#### 任务要求:
从下列记录中提取所有含有单词“tall”的行。

#### 输入数据:

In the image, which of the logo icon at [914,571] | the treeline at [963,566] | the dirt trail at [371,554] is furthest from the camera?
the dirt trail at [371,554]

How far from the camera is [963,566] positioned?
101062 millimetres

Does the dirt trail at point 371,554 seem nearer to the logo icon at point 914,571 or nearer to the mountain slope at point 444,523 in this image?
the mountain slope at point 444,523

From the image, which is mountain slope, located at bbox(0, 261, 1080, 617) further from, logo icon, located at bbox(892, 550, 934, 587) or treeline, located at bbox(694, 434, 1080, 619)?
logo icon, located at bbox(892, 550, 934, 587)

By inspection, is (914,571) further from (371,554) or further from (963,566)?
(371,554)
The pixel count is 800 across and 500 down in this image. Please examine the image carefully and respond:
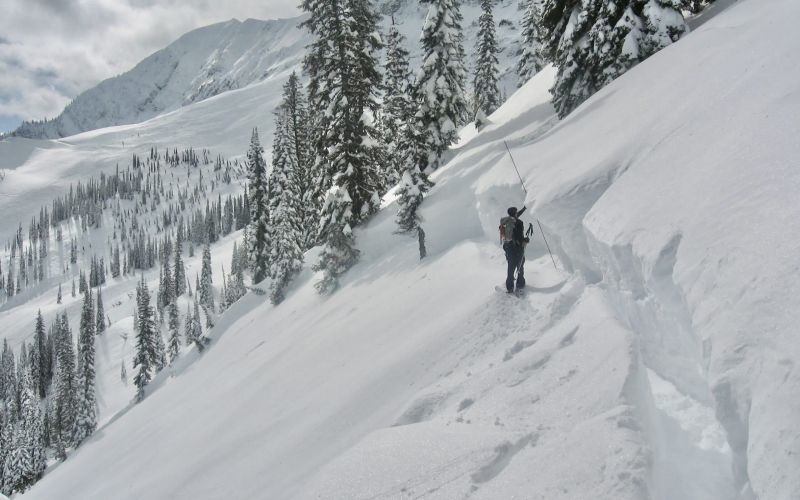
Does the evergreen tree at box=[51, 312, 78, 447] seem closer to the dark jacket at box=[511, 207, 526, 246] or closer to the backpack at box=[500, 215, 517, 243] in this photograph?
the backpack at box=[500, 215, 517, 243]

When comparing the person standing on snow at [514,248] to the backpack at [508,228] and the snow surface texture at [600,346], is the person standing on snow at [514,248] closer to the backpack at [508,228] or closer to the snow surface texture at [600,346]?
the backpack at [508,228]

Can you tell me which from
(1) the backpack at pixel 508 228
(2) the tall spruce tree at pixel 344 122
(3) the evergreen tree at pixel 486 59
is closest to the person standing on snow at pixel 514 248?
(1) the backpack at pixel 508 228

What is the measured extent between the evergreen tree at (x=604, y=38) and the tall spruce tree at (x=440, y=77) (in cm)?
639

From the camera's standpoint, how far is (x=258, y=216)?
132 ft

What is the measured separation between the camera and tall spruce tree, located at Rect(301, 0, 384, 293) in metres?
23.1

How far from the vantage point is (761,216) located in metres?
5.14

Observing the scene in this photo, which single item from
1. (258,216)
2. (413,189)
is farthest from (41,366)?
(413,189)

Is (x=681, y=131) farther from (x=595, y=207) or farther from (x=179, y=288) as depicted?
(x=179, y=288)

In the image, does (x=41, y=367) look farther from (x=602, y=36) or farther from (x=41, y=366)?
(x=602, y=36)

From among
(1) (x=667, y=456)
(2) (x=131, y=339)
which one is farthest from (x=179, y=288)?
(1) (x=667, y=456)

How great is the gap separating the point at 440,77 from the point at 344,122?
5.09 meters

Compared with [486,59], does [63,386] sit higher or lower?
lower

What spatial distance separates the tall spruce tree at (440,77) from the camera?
---
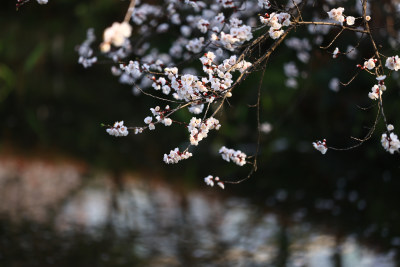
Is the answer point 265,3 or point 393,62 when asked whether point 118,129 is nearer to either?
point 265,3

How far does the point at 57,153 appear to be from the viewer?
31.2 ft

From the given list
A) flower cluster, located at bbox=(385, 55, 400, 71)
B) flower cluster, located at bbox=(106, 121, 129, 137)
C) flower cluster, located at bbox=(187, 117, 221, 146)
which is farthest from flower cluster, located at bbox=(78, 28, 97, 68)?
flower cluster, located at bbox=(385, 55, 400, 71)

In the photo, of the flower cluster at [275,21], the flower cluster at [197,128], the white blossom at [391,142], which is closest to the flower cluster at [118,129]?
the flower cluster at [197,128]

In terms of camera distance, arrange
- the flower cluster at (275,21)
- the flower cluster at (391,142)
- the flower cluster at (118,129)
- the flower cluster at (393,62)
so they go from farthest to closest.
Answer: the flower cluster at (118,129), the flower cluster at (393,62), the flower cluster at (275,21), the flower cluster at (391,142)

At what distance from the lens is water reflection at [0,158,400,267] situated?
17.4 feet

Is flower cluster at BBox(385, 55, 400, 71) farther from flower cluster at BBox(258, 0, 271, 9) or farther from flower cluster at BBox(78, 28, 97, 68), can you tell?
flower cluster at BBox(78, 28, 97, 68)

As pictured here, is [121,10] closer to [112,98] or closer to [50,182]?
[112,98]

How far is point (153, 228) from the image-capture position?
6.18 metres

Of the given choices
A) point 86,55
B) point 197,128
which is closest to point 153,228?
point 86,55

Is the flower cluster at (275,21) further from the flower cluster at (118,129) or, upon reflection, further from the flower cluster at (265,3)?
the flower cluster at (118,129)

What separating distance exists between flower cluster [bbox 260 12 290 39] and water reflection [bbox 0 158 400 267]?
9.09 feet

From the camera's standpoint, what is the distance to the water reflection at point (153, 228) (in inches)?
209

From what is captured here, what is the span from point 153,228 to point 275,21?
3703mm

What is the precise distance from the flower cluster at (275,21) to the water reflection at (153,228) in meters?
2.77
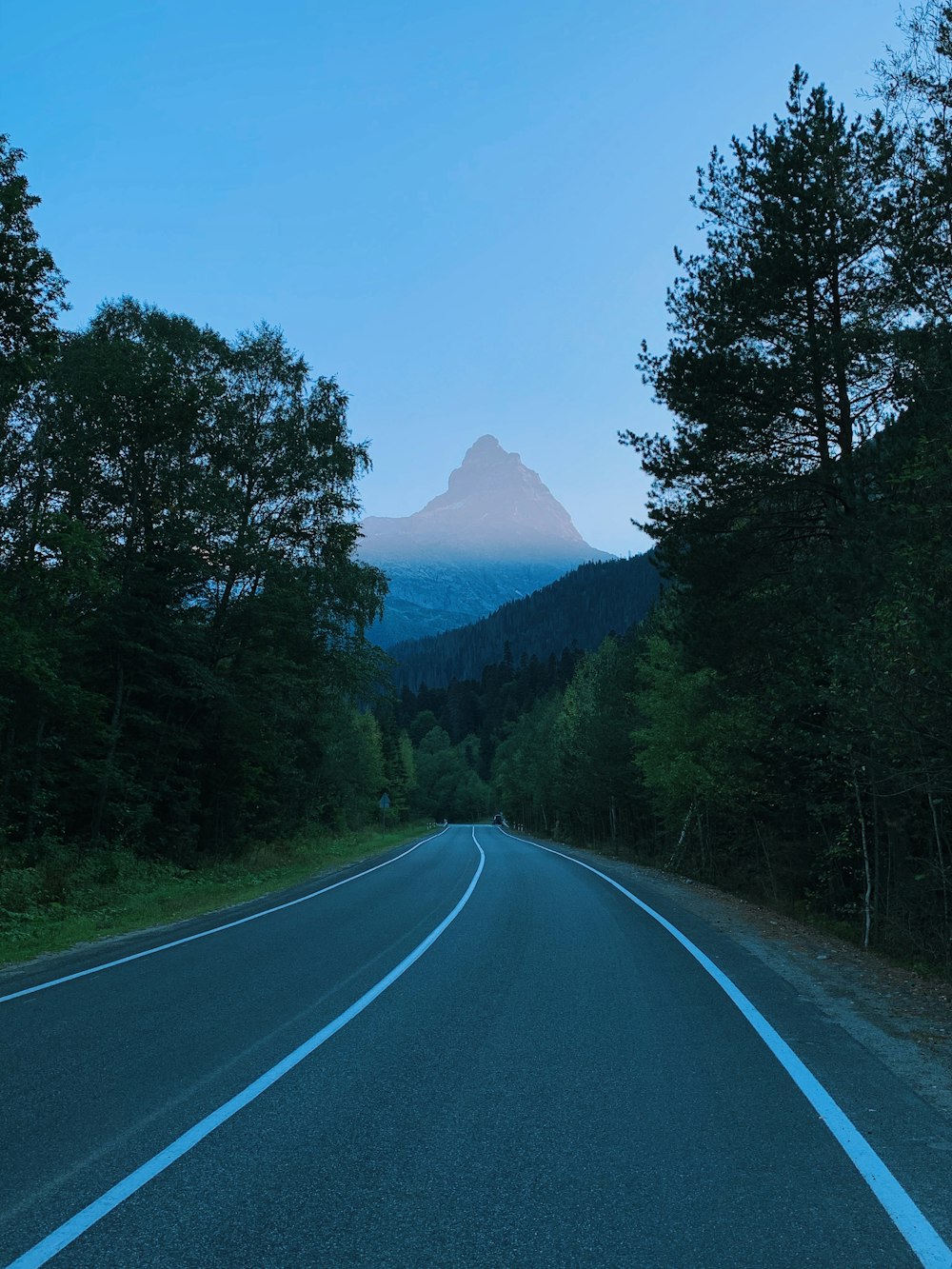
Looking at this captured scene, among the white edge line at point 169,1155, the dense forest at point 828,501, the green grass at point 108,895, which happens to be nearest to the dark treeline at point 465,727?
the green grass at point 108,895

#### 解答:
(2) the tall spruce tree at pixel 344 122
What is the measured extent between the evergreen tree at (x=604, y=38) and the tall spruce tree at (x=440, y=77) (in cm)?
What is the measured separation between the camera and tall spruce tree, located at Rect(301, 0, 384, 293) in metres?
What spatial distance separates the tall spruce tree at (440,77) from the camera?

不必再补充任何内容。